Document segment -
To ensure that this query works against numerous usages of libraries such as PyMongo, Flask PyMongo, Mongoengine, and Flask Mongoengine, I've added a variety of query tests to test against. These tests deal with scenarious such as:
- Subscript expressions
- Mongoengine instances and Document subclasses
- Mongoengine connection usage
- And more...
After further research, it was discovered that Flask-Mongoengine has multiple ways of allowing a developer to call the Document class. One way is by directly importing the Document class from the module. Another approach is to get the Document class via a mongoengine instance.
The update to this query checks for cases where the developer gets the Document class via the MongoEngine instance.
Other misc changes include setting the various predicates to private.
A couple of notes with these changes:
- Added TypeTracker pattern to handle subscript expressions. We've found that pymongo supports subscripts expressions when calling databases and collections. To resolve this, we implemented the TypeTracker pattern to catch those subscripts since CodeQL Python API modeling doesn't support subscript expressions.

Data section -
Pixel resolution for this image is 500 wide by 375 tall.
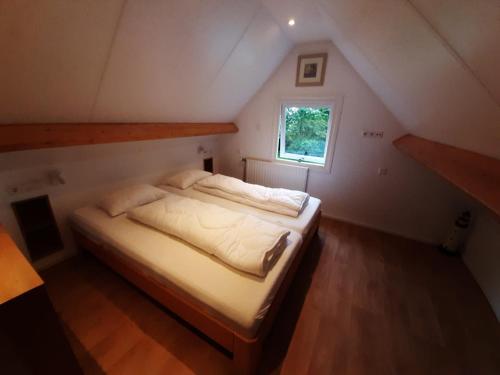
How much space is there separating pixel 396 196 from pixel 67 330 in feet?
12.1

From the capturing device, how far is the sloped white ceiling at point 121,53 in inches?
41.3

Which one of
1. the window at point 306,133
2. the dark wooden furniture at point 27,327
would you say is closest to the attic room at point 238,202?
the dark wooden furniture at point 27,327

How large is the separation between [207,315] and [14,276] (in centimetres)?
95

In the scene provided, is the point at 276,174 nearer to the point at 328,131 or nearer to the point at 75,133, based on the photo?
the point at 328,131

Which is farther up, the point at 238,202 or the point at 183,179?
the point at 183,179

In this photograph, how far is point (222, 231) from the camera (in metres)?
1.61

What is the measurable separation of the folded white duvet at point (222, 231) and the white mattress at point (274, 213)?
0.31 m

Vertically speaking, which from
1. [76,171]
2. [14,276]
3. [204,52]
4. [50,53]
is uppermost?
[204,52]

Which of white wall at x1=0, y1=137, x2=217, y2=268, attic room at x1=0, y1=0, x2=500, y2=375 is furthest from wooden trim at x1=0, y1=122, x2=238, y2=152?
white wall at x1=0, y1=137, x2=217, y2=268

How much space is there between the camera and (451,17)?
2.60 feet

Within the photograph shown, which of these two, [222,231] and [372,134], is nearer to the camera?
[222,231]

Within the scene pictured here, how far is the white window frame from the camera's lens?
275 cm

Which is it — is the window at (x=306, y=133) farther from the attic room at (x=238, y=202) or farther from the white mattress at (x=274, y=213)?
the white mattress at (x=274, y=213)

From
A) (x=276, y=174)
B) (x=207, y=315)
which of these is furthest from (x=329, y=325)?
(x=276, y=174)
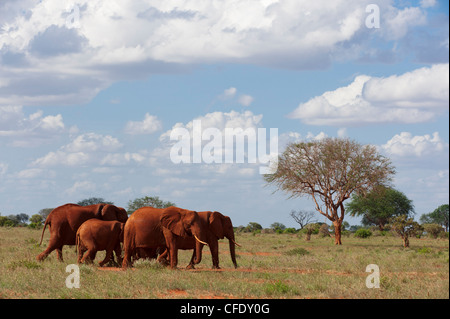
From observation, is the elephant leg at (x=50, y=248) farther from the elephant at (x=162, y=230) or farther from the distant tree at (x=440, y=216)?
the distant tree at (x=440, y=216)

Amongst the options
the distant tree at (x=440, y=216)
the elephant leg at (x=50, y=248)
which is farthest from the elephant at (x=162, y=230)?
the distant tree at (x=440, y=216)

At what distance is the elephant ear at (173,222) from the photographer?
62.3ft

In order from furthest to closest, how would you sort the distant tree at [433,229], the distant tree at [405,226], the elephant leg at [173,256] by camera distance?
the distant tree at [433,229], the distant tree at [405,226], the elephant leg at [173,256]

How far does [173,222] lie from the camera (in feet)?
62.5

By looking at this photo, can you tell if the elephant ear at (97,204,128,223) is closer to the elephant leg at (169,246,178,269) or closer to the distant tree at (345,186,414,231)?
the elephant leg at (169,246,178,269)

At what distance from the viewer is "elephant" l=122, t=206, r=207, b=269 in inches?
749

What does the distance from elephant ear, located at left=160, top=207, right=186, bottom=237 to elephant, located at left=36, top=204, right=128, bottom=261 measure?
12.2ft

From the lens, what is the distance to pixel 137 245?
19.2m

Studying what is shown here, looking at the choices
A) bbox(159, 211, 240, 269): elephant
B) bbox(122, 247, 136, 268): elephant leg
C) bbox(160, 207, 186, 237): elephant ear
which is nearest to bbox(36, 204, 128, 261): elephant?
bbox(122, 247, 136, 268): elephant leg

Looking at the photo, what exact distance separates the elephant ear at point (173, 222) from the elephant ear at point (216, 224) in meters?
1.25
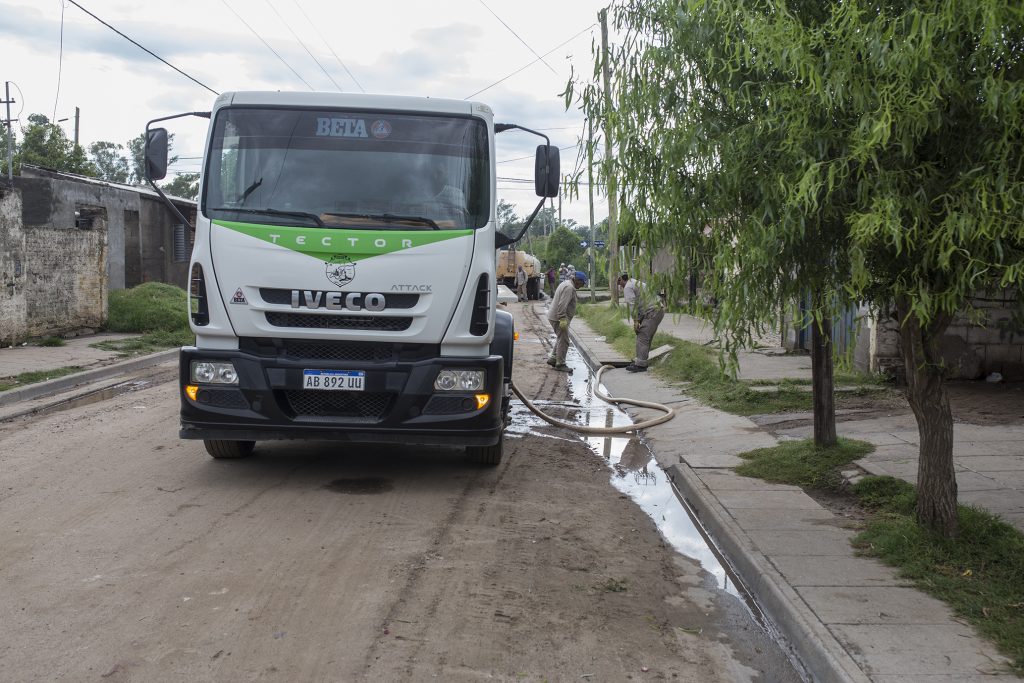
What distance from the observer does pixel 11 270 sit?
629 inches

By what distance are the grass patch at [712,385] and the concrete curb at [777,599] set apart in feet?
4.23

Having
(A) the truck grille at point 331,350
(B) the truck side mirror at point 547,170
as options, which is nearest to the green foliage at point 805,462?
(B) the truck side mirror at point 547,170

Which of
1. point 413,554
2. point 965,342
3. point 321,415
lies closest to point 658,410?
point 965,342

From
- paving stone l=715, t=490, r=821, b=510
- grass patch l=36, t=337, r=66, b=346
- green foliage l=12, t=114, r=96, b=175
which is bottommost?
paving stone l=715, t=490, r=821, b=510

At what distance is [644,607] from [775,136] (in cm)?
246

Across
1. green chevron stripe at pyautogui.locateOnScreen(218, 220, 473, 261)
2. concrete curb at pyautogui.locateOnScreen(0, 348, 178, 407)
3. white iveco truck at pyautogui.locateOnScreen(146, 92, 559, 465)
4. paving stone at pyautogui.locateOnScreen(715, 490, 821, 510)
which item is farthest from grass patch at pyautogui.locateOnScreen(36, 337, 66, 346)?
paving stone at pyautogui.locateOnScreen(715, 490, 821, 510)

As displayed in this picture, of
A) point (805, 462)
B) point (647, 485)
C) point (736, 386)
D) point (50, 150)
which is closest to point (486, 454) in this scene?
point (647, 485)

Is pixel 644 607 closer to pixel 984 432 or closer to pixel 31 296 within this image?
pixel 984 432

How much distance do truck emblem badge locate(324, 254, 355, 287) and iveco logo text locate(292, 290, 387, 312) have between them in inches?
3.3

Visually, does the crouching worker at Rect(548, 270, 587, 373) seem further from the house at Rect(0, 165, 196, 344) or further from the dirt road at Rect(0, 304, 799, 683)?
the dirt road at Rect(0, 304, 799, 683)

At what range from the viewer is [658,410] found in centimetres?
1190

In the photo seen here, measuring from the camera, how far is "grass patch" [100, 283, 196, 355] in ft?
61.2

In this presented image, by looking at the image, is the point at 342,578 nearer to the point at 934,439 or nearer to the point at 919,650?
the point at 919,650

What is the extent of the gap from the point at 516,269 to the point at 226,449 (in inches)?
1587
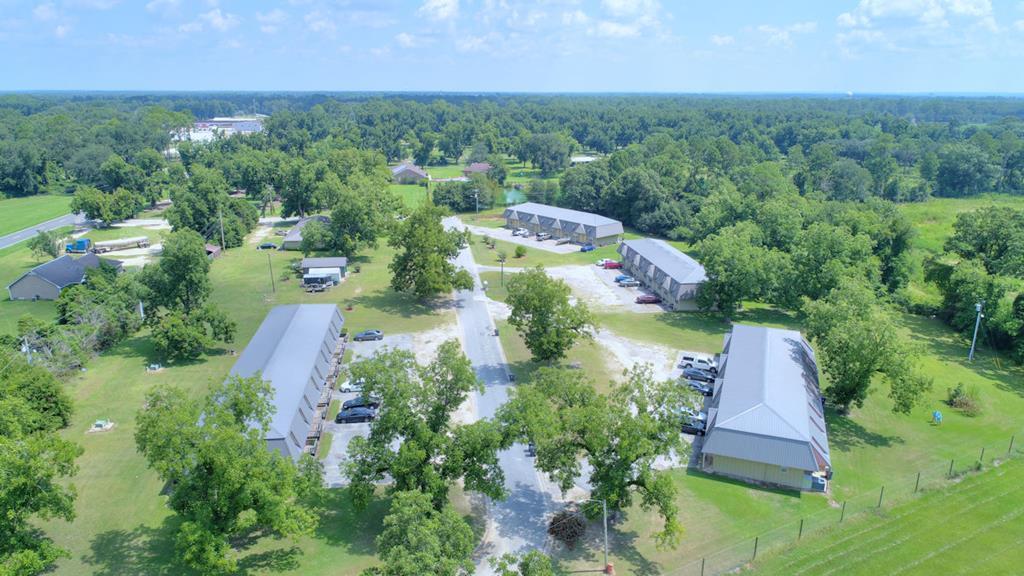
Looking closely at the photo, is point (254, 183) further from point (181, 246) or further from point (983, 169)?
point (983, 169)

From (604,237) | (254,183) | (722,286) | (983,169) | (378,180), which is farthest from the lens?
(983,169)

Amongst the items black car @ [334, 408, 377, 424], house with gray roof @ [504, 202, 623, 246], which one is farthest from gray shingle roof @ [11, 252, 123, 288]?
house with gray roof @ [504, 202, 623, 246]

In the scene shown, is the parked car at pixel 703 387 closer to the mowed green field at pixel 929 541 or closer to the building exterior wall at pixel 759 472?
the building exterior wall at pixel 759 472

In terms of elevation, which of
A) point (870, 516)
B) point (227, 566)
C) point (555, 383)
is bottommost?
point (870, 516)

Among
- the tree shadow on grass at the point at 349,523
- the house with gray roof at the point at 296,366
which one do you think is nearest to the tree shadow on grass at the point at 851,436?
the tree shadow on grass at the point at 349,523

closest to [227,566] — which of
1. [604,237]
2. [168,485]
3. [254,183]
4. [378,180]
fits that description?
[168,485]

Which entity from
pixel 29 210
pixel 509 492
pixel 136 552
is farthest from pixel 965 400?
pixel 29 210

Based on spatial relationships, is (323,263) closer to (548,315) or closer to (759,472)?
(548,315)
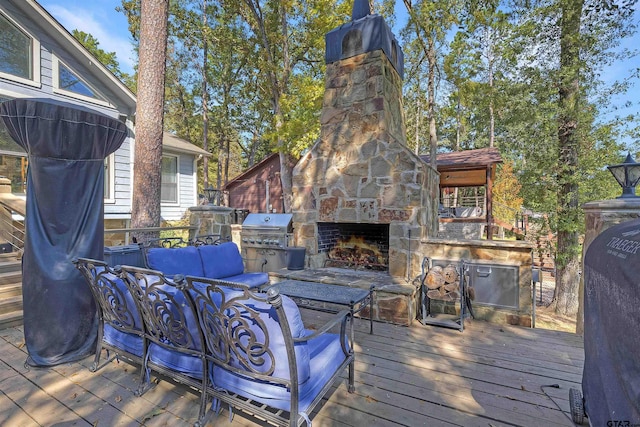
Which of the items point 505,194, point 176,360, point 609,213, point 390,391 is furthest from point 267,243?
point 505,194

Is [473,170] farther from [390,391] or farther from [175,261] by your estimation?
[175,261]

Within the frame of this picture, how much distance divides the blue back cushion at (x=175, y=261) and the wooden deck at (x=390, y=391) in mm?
965

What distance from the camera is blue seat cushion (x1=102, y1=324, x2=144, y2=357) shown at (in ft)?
7.42

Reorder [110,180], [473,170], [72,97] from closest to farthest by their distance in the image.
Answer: [72,97], [110,180], [473,170]

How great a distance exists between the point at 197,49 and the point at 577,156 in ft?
48.4

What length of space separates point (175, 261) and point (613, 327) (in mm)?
3559

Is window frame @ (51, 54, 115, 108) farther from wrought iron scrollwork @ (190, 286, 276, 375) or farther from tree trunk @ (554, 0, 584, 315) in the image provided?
tree trunk @ (554, 0, 584, 315)

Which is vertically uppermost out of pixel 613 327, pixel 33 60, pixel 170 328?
pixel 33 60

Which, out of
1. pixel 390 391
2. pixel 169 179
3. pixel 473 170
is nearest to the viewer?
pixel 390 391

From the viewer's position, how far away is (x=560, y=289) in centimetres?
666

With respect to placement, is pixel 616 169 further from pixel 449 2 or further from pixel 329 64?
pixel 449 2

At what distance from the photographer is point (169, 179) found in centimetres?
1001

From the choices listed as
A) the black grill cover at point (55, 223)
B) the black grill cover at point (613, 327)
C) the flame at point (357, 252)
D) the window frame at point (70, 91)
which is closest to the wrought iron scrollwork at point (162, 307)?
the black grill cover at point (55, 223)

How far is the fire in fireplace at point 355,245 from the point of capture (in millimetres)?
5082
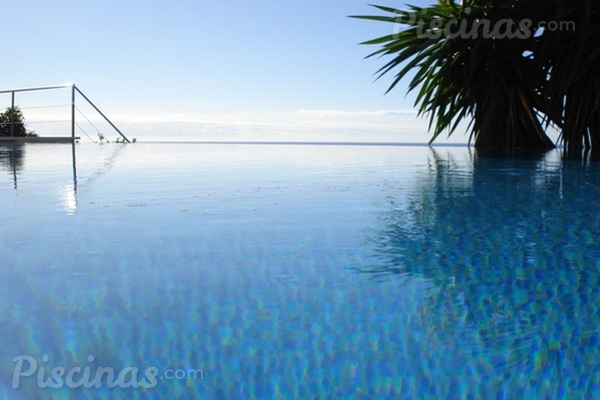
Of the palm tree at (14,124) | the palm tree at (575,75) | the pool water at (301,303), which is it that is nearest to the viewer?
the pool water at (301,303)

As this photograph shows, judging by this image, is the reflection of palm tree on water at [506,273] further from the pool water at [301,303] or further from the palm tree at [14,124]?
the palm tree at [14,124]

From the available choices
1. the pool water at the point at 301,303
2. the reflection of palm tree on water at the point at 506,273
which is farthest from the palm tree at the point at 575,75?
the pool water at the point at 301,303

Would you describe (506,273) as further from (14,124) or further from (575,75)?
(14,124)

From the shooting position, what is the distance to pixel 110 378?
1.07 meters

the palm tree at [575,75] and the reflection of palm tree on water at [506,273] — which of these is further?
the palm tree at [575,75]

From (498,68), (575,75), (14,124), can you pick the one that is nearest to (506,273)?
(575,75)

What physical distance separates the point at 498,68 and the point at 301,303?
7976 mm

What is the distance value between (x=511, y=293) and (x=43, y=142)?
15051 mm

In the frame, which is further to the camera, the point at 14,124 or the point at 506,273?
the point at 14,124

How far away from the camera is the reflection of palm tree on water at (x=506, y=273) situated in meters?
1.15

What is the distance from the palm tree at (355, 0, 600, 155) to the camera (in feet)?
23.8

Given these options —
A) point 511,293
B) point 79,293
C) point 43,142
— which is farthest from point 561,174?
point 43,142

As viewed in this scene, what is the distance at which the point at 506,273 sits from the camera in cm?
166

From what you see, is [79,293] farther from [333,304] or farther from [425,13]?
[425,13]
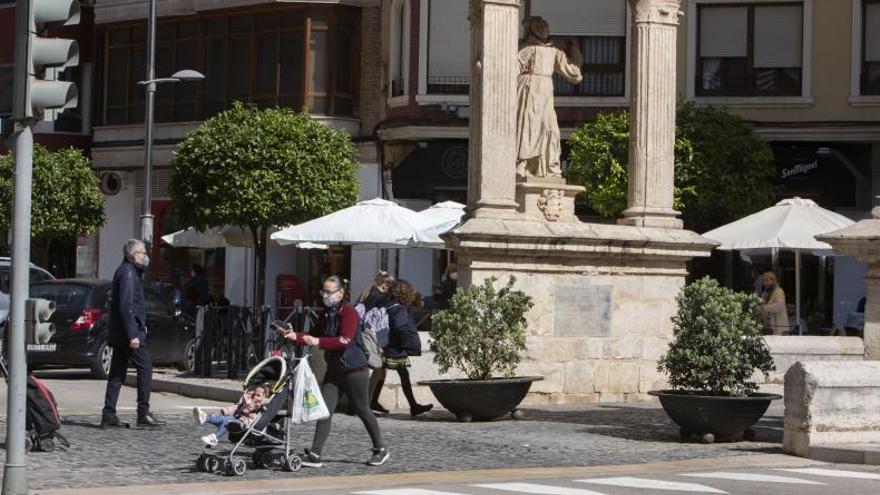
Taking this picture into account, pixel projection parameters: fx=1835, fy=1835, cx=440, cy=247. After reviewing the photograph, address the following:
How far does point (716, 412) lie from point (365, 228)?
10.4 m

What this exercise asks -
(1) Substitute "type-tracking" for "TypeTracker" in the CodeQL query notes and restate the passage from "A couple of" to "support subscript expressions.".
(2) Decide whether each statement agrees with the CodeQL query notes, answering yes or no and quoting the deciding words: (a) The added tests cover Mongoengine connection usage. (b) Flask-Mongoengine offers only one way to call the Document class. (c) CodeQL Python API modeling supports subscript expressions.
(3) Condense the paragraph of the CodeQL query notes that begins "After further research" without losing its main facts.

Task solutions -
(1)
A couple of notes with these changes:
- Added type-tracking pattern to handle subscript expressions. We've found that pymongo supports subscripts expressions when calling databases and collections. To resolve this, we implemented the type-tracking pattern to catch those subscripts since CodeQL Python API modeling doesn't support subscript expressions.

(2)
(a) Yes: "Mongoengine connection usage"
(b) No: "Flask-Mongoengine has multiple ways of allowing a developer to call the Document class"
(c) No: "CodeQL Python API modeling doesn't support subscript expressions"

(3) Further research showed that Flask-Mongoengine lets a developer call the Document class in multiple ways: by importing it directly from the module or by getting it through a mongoengine instance.